Search broken using UTF-8 and SQLite

Found a bug? Tell us!!
Post Reply
SvOlli
Regular
Posts: 9
Joined: Wed Mar 03, 2010 7:39 pm

Search broken using UTF-8 and SQLite

Post by SvOlli »

Hello,

I'm running s9y for almost five years now, using SQLite as database engine. On the migration 1.4.1 -> 1.5.2, I also changed the database format from Latin-1 to UTF-8. After that the search does not find anything if I search for an umlaut, which worked when the blog was run using Latin-1. Searching for "word1 word2" does fail also, even though an article contains the exact phrase. A search for "word1*word2" does fail also.

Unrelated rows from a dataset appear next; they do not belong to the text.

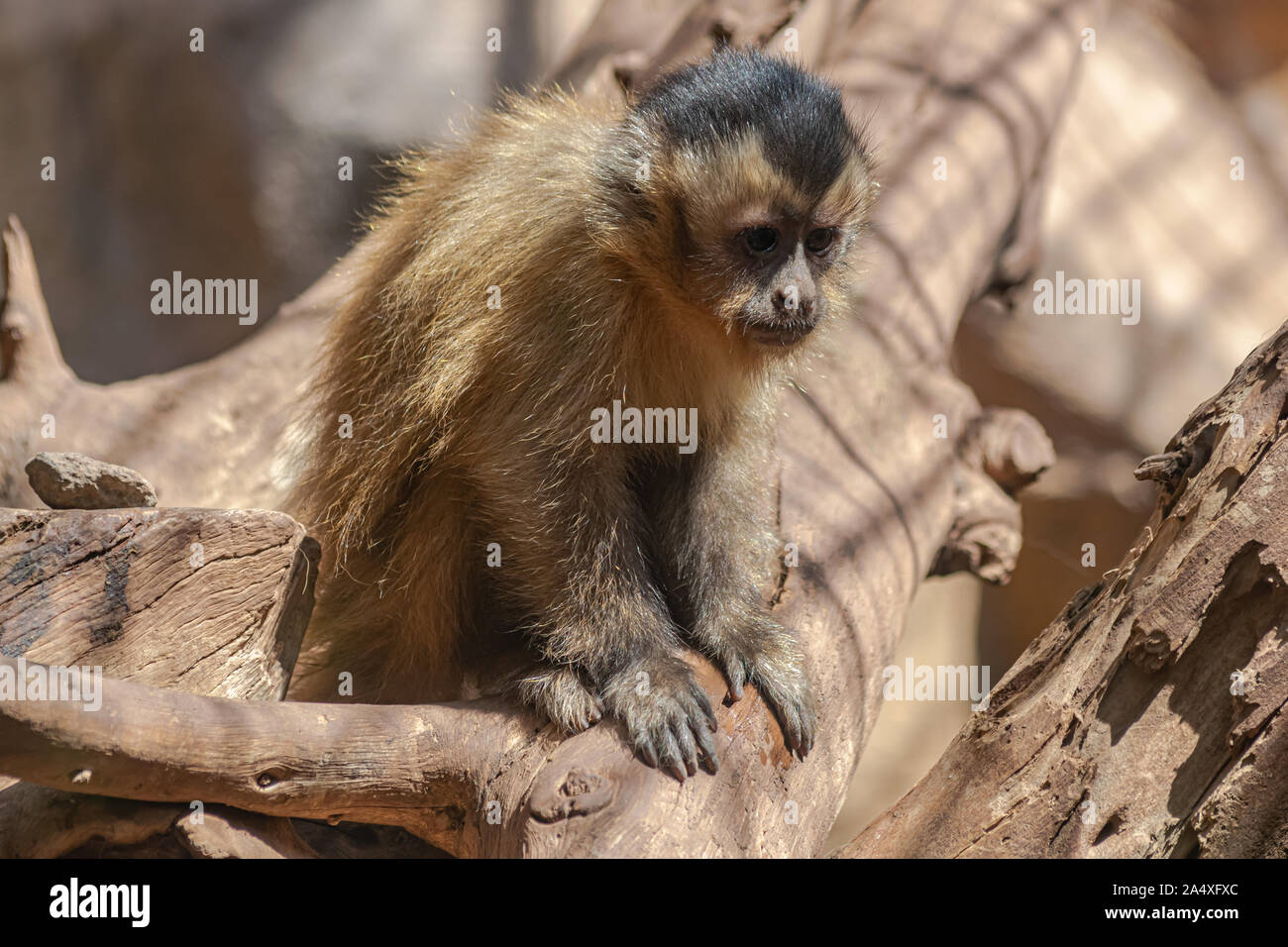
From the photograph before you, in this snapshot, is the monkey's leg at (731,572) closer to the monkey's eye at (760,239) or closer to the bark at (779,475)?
the bark at (779,475)

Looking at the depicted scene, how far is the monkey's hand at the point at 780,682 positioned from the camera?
381 centimetres

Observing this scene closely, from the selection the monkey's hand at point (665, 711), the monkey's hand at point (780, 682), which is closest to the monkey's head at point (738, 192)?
the monkey's hand at point (780, 682)

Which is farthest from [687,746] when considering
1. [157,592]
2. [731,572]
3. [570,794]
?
[157,592]

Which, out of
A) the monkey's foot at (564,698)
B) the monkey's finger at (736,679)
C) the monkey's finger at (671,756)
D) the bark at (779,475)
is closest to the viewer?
the bark at (779,475)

I've tried another blog that runs on UTF-8 since it's creation and the bugs appear there also. Any hints on where to start looking for problem causing this?
SvOlli
Regular
Posts: 9
Joined: Wed Mar 03, 2010 7:39 pm

Re: Search broken using UTF-8 and SQLite

Post by SvOlli »

After some more testing and by accident I found the real cause. It has nothing to do with umlauts and probably nothing with the database: you can't search anything that's the text of a link.

If your text includes:

Code: Select all

<a href="http://www.s9y.org">jump to s9y page</a>
a search for "jump" or "page" will not find the article containing that link.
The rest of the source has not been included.